Anyways, after a dozen or pages I closed the book, then my eyes, and drifted off to sleep. I woke a few times during the night to the sound of trees falling or perhaps small avalanches (I’m too new to the landscape to be able to differentiate between the two) and the accumulations of wet snow sliding down the sides of the tent. Other than those minor interruptions, I enjoyed a warm and cozy night of rest. It was noticeably warmer than the previous weekend, as the bottle of water in the tent didn’t even show the first signs of freezing.
I crawled out of the sleeping bag an hour or so before sunrise, made two cups of coffee, and begin packing. I struggled with the notion of whether it was better to have the most difficult part of the hike first thing in the morning or if I would have preferred to encounter the obstacles after I’d hiked for a while. Having no choice in the matter, I stretched and began the five-mile return hike to the trailhead in a steady, wet snow that melted almost as soon as it hit my jacket.
The obstacle course section of the hike seemed to end mercifully quickly and allowed me to shift my focus to appreciating the landscape rather than trying to overcome it. The dead trees (victims of a fire more than a decade ago), snow and dense fog gave the hike a gloomy, eerie charm — but it was a charm nonetheless. The huge cliffs that had been so captivating on the hike in were, in whole or in part, obscured by the fog and dusted in fresh snow.
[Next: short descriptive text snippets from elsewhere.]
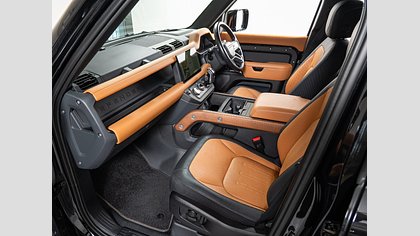 Defender 110 62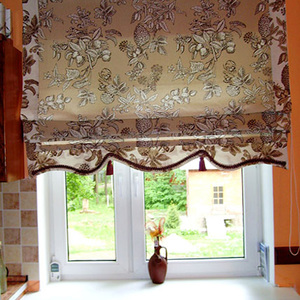 Римская штора на окне кухни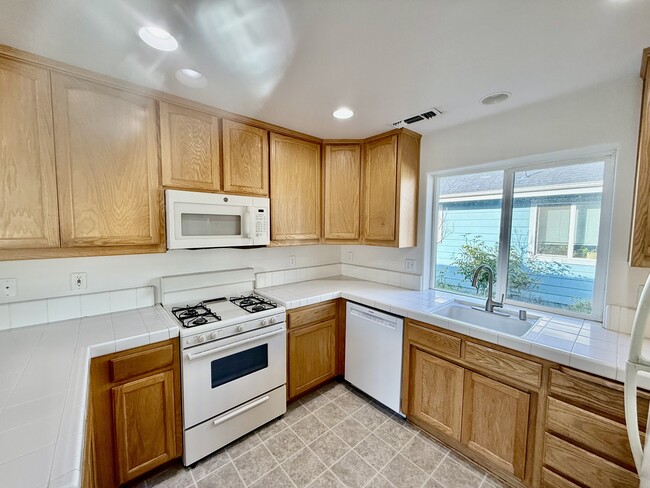 Building Photo - 179 Highlands Ct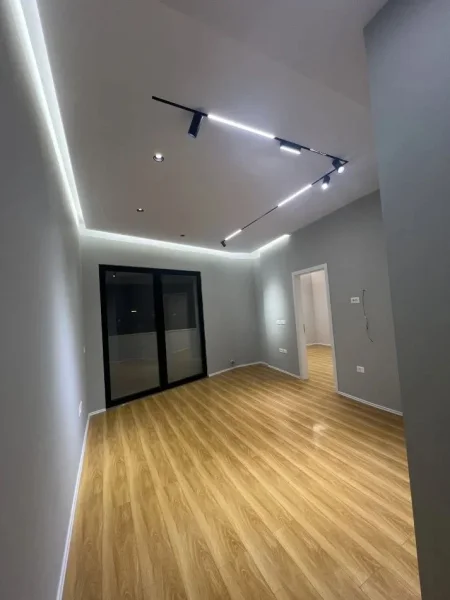 Tirane, jepet me qera zyre Kati 5, 50 m² 520 € (SPRING RESIDENCE)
I arrived back at the trailhead around noon but the effort I’d expended had left me feeling like I’d been hiking all day. That said, I’m grateful I was able to check out another canyon and spend another night in the woods. However, I think my next overnight trip this winter will be on cross-country skis rather than snowshoes. Gliding across a snow-covered meadow on skis to a campsite holds a bit more appeal than heading up a possibly blowdown-filled canyon that has just enough snow to make snowshoes both a necessity and a burden.